The SolarSIM has since evolved into a unique (and waterproof!) device that has reinvented the way scientists around the world measure sunlight and the atmosphere. It is the cornerstone of Spectrafy, a solar start-up founded by Tatsiankou, its chief technology officer, and CEO Richard Beal.

The duo and Spectrafy’s third employee, Patrick McVey White, are shining examples of how the University of Ottawa’s SUNLAB, one of Canada’s leading solar energy research labs, is spinning off both technology and talent to fuel the future of solar energy companies in Canada and beyond. Tatsiankou currently conducts research at the lab, while Beal is a former SUNLAB post-doc and McVey White recently completed his master’s degree there. “Without the SUNLAB facilities this device would never have been developed,” says Tatsiankou, 28.

SUNLAB has enabled the entrepreneurs to develop and test SolarSIM with world-class equipment, including the solar panel test site atop the Mann parking garage. It’s the culmination of a decade-long development for University of Ottawa engineering professor and Canada Research Chair Karin Hinzer, who founded SUNLAB in the summer of 2007 during the first glimmers of the present solar energy flowering.

“People take us seriously now,” says Hinzer, with a laugh. “Now the whole world is going solar. There’s a lot of room for students to start companies.”

For the Spectrafy team—three of the more than 85 alumni who have cut their solar software and hardware teeth at SUNLAB—it’s been both a technology and personal proving ground. “It’s like Shark Tank,” says Tatsiankou, referring to the reality TV show in which budding entrepreneurs pitch their ideas to potential investors.

The lab has also facilitated opportunities abroad. McVey White, a 25-year-old Montréal native, helped France’s renewable energy agency install their SolarSIM-D2 (the product’s second generation) during a four-month-long stint sponsored by SUNLAB. He is now Spectrafy’s development and operations manager, helping clients to integrate their software with the SolarSIM.

Spectrafy is the second SUNLAB-sparked start-up for Beal, 34, a Rhodes scholar who grew up in New Zealand and earned a doctorate in materials science at Oxford. He is now leveraging his hard-won experience from his previous company, COFOVO.

“COFOVO was a real learning ground with regard to what it really takes to build a successful company,” says Beal, who started the company in 2013 after his SUNLAB post-doc.
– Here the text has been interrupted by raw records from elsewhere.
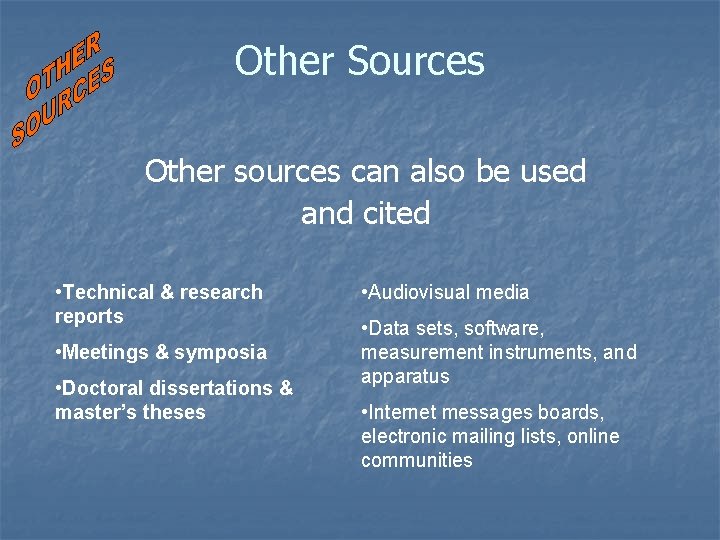 OTHER SOURCES

Other Sources

Other sources can also be used and cited

•Technical & research reports

•Meetings & symposia

•Doctoral dissertations & master's theses

•Audiovisual media

•Data sets, software, measurement instruments, and apparatus

•Internet messages boards, electronic mailing lists, online communities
Then, while gaining industry kudos and substantial seed funding, he watched the market for COFOVO’s product dry up as the cost of conventional solar panels plummeted.

With the SolarSIM-D2, the SUNLAB trio has developed an innovative product that is being bought by solar energy companies and national research labs around the world, including in the United States, Italy, France, Mexico and Australia. The device enables users to accurately measure the solar spectrum and total radiant energy, while simultaneously gauging atmospheric levels of ozone, water and aerosols, for a fraction of the cost of previous methods.

“The SolarSIM-D2 is a single, compact product that replaces up to seven solar and atmospheric sensors that have a combined cost of more than $400,000,” says Beal. “It’s a real breakthrough in simplifying advanced solar and atmospheric measurement.” The Spectrafy team sees broad potential for the SolarSIM sensors, from improving solar power plants to air quality and agricultural monitoring.

Spectrafy recently secured support from the National Research Council’s Industrial Research Assistance Program to help fund development of the next generation of SolarSIM sensors. The company is currently deploying a national network of SolarSIM sensors at seven federal government research sites across Canada—a contract worth over $500,000.

With this cross-country distribution of SolarSIMs, Tatsiankou is solidifying a new era of renewable energy, one that holds great promise for the native of Belarus who started to spend summers in Brockville, Ont., as an eight-year-old sponsored by the Canadian Aid for Chernobyl program.

“As far as we know, no other measurement network in the world possesses such a broad array of measurement capabilities,” says Tatsiankou. “Our dream is to have a global network of these devices.”